Andi Lala Cekoki Riyanto dengan Sabu-sabu Sebelum Bantai Keluarganya

Advertisement
Pembunuh sadis, Andi Lala saat diringkus petugas. (Foto: Ist)
MEJAHIJAU.NET, Medan - Tersangka kasus pembunuhan satu keluarga di Kota Medan, Andi Lala, ternyata terlebih dahulu mengajak calon korbanya, Riyanto, menghisap sabu-sabu sebelum dia menghabisi Riyanto dan keluarganya.

Saat Riyanto lengah, karena pengaruh sabu-sabu, Andi Lala menghantam Riyanto dengan sebilah besi sepanjang 60 Cm yang sudah dipersiapkan sebelumnya.

Direktur Reserse Kriminal Umum, Kombes Pol Nurfallah mengatakan, tersangka Andi Lala sebelumnya telah mempersiapkan rencananya dengan matang. Andi Lala, katanya menggadaikan motornya untuk membeli sabu, membeli besi, dan juga merental mobil.

"Jadi semuanya sudah direncanakan matang," kata Nurfallah di Mapolda Sumut, Senin 17 April 2017.

Lalu tersangka Andi Lala mengajak temanya, Roni, dan keponakanya, Andi Syahputra, ke kediaman Riyanto, di Jalan Kayu Putih, Lingkungan XI, Kelurahan Mabar, Kecamatan Medan Deli, pada Sabtu malam, (8/4), dengan tujuan merampok.

Saat bertamu, hanya Andi Lala yang masuk ke dalam rumah, sedangkan Roni dan Andi Syahputra disuruh menunggu di teras rumah, memantau situasi.

Andi Lala pun mengajak Riyanto menghispa sabu.

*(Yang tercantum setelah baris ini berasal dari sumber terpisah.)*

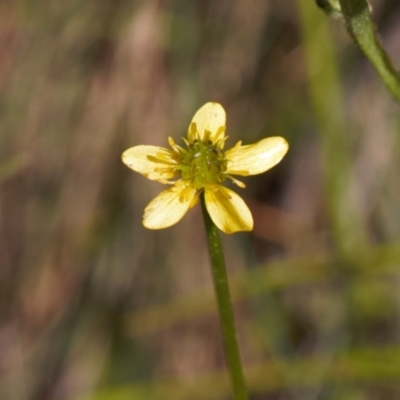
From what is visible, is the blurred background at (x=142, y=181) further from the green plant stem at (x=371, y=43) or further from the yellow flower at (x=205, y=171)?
the green plant stem at (x=371, y=43)

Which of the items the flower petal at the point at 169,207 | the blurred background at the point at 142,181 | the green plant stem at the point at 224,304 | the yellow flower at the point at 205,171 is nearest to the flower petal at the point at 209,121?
the yellow flower at the point at 205,171

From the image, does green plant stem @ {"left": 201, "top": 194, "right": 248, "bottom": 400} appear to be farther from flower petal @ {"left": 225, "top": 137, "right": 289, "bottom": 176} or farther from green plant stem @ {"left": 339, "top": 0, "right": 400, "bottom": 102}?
green plant stem @ {"left": 339, "top": 0, "right": 400, "bottom": 102}

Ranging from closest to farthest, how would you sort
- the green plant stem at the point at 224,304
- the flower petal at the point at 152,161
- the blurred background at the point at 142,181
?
the green plant stem at the point at 224,304 < the flower petal at the point at 152,161 < the blurred background at the point at 142,181

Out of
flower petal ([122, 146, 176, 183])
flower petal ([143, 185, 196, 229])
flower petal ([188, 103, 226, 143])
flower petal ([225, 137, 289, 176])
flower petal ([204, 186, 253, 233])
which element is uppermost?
flower petal ([188, 103, 226, 143])

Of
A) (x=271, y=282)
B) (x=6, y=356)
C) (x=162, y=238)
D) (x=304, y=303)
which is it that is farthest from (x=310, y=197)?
(x=6, y=356)

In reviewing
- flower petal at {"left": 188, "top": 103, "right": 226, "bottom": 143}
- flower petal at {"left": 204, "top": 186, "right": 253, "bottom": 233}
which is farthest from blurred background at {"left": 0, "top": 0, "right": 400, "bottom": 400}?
flower petal at {"left": 204, "top": 186, "right": 253, "bottom": 233}

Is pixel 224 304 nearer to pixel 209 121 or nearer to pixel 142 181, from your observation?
pixel 209 121
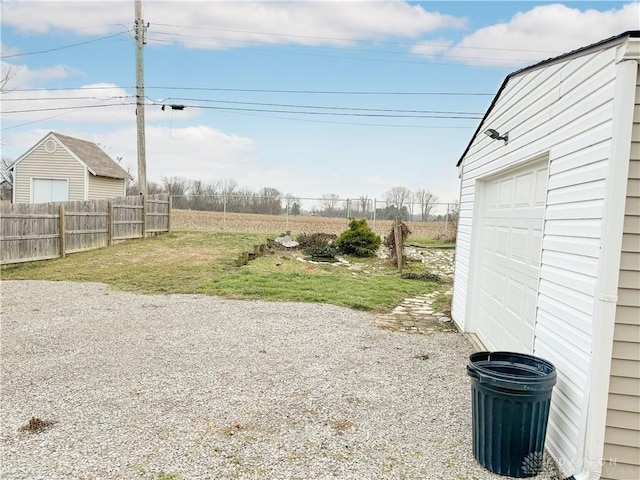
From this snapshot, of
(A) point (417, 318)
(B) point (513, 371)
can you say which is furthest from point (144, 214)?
(B) point (513, 371)

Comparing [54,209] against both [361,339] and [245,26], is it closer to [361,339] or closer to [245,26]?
[245,26]

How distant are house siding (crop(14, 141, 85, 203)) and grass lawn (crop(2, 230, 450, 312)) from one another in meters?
6.40

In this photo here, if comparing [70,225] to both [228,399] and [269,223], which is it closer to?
[269,223]

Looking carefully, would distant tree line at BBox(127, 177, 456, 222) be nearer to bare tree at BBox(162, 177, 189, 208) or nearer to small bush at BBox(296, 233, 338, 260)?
small bush at BBox(296, 233, 338, 260)

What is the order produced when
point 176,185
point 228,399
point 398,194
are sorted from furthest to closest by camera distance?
1. point 176,185
2. point 398,194
3. point 228,399

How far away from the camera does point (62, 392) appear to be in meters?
3.73

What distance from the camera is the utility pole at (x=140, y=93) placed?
1524 cm

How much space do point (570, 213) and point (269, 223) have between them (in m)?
18.2

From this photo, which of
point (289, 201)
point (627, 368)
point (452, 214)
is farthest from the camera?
point (452, 214)

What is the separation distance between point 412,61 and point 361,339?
13.3 m

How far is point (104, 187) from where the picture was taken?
19.7 metres

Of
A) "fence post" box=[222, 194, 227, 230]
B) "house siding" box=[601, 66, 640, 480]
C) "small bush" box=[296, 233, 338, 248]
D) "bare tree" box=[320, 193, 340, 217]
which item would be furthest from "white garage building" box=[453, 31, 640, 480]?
"fence post" box=[222, 194, 227, 230]

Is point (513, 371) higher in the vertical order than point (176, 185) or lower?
lower

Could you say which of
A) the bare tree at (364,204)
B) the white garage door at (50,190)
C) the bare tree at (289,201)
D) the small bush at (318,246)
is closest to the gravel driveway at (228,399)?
the small bush at (318,246)
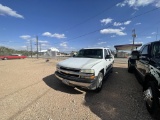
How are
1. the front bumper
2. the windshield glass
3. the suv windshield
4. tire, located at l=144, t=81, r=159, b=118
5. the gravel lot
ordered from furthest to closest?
the suv windshield, the front bumper, the windshield glass, the gravel lot, tire, located at l=144, t=81, r=159, b=118

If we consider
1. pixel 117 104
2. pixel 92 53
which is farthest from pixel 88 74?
pixel 92 53

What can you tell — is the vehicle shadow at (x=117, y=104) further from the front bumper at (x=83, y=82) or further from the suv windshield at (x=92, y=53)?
the suv windshield at (x=92, y=53)

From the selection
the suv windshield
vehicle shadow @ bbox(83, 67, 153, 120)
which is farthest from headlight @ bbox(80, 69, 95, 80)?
the suv windshield

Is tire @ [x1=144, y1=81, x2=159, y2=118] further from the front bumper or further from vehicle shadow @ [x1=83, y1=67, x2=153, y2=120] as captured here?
the front bumper

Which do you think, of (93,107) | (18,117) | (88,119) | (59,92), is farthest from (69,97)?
(18,117)

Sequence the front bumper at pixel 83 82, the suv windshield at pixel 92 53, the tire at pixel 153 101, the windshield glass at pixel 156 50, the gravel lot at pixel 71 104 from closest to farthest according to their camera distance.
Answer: the tire at pixel 153 101 < the gravel lot at pixel 71 104 < the windshield glass at pixel 156 50 < the front bumper at pixel 83 82 < the suv windshield at pixel 92 53

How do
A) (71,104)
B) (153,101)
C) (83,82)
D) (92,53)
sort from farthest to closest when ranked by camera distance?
(92,53), (83,82), (71,104), (153,101)

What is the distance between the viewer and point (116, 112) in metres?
2.88

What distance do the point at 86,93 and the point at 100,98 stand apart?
1.95 ft

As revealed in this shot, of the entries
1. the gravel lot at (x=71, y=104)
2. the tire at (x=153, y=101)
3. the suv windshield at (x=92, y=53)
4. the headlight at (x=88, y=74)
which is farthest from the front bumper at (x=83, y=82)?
the suv windshield at (x=92, y=53)

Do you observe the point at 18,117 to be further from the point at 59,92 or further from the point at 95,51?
the point at 95,51

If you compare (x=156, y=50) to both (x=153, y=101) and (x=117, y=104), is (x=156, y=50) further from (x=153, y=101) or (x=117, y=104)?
(x=117, y=104)

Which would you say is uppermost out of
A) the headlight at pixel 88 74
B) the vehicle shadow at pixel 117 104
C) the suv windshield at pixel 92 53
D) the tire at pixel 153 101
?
the suv windshield at pixel 92 53

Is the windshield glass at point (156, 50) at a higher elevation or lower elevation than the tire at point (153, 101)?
higher
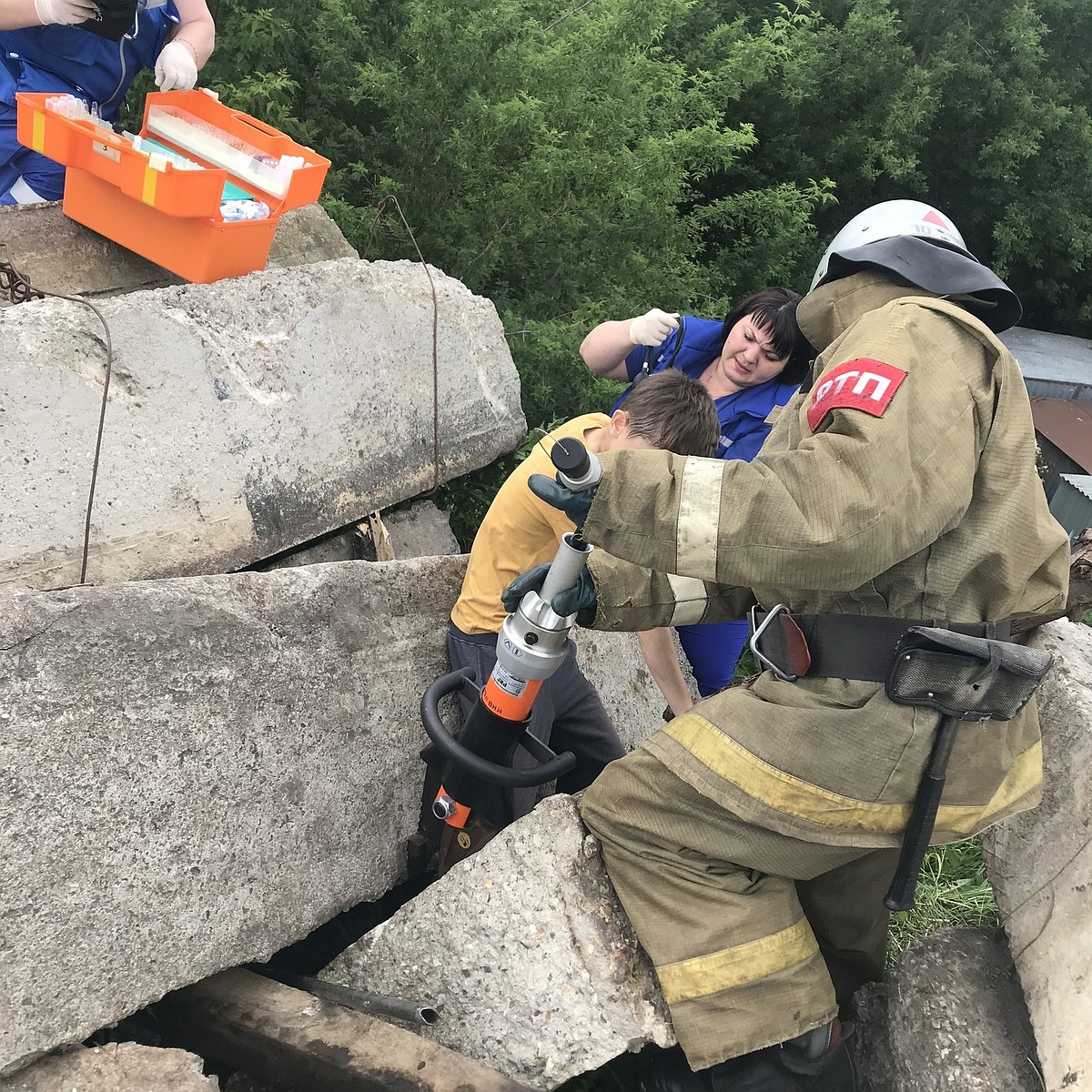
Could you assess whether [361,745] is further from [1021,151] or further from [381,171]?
[1021,151]

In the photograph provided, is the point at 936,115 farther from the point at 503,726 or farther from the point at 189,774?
the point at 189,774

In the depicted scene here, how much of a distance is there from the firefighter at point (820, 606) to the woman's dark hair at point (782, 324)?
73 cm

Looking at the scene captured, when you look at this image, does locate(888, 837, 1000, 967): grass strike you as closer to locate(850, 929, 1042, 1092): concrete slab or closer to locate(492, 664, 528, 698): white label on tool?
locate(850, 929, 1042, 1092): concrete slab

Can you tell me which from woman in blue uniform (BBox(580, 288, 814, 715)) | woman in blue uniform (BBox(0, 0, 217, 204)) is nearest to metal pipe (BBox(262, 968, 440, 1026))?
woman in blue uniform (BBox(580, 288, 814, 715))

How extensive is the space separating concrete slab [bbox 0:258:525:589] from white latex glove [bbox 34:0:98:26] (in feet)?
3.22

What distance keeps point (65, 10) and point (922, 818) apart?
3.27 meters

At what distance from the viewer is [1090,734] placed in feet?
7.22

Dan setelah Riyanto mabuk sabu dan lengah, Andi Lala menghantamkan besi ke kepala Riyanto.

Setelah Riyanto dihantam besi dan terkapar, lalu Andi Lala masuk ke dalam kamar ingin mengambil barang-barang berharga milik korban. Tetapi sayang istri Riyanto, Sri Aryani terbangun, maka Andi Lala pun kembali menghantamkan besi tersebut ke kepala Sri Aryani.

Mendengar suara jeritan Sri, anak-anaknya terbangun, dan tanpa belas kasihan, Andi Lala kembali menghantamkan besi tersebut kepada ketiga anak tersebut yaitu, Naya, Gilang dan Kinara.

Selanjutnya, mertua Riyanto, Sumarni yang mendengar suara berisik, juga terbangun, dan tanpa banyak pikir kembali Andi Lala menghantamkan besi ke kepala nenek berusia 65 itu.

Dalam peristiwa sadis tersebut, hanya Kinara, balita usia 4 tahun, yang ditemukan warga dalam keadaan hidup.

Dalam pengungkapan kasus ini, dua tersangka yakni Roni, 21 dan Andi Syahputra, berhasil ditangkap petugas dalam waktu 1 x 24 jam.

Tetapi tersangka Andi Lala, ditangkap lima hari kemudian di tempat persembunyianya di Desa Pekan Tua, Kecamatan Kempes, Kabupaten Indra Giri Hilir, Riau, Sabtu (15/4) dinihari.

Kinara saat ini masih dalam perlindungan polisi dan tengah menjalani perawatan. Nasib tragis yang dialami Kinara, menarik rasa iba masyarakat, terutama masyarakat Kota Medan.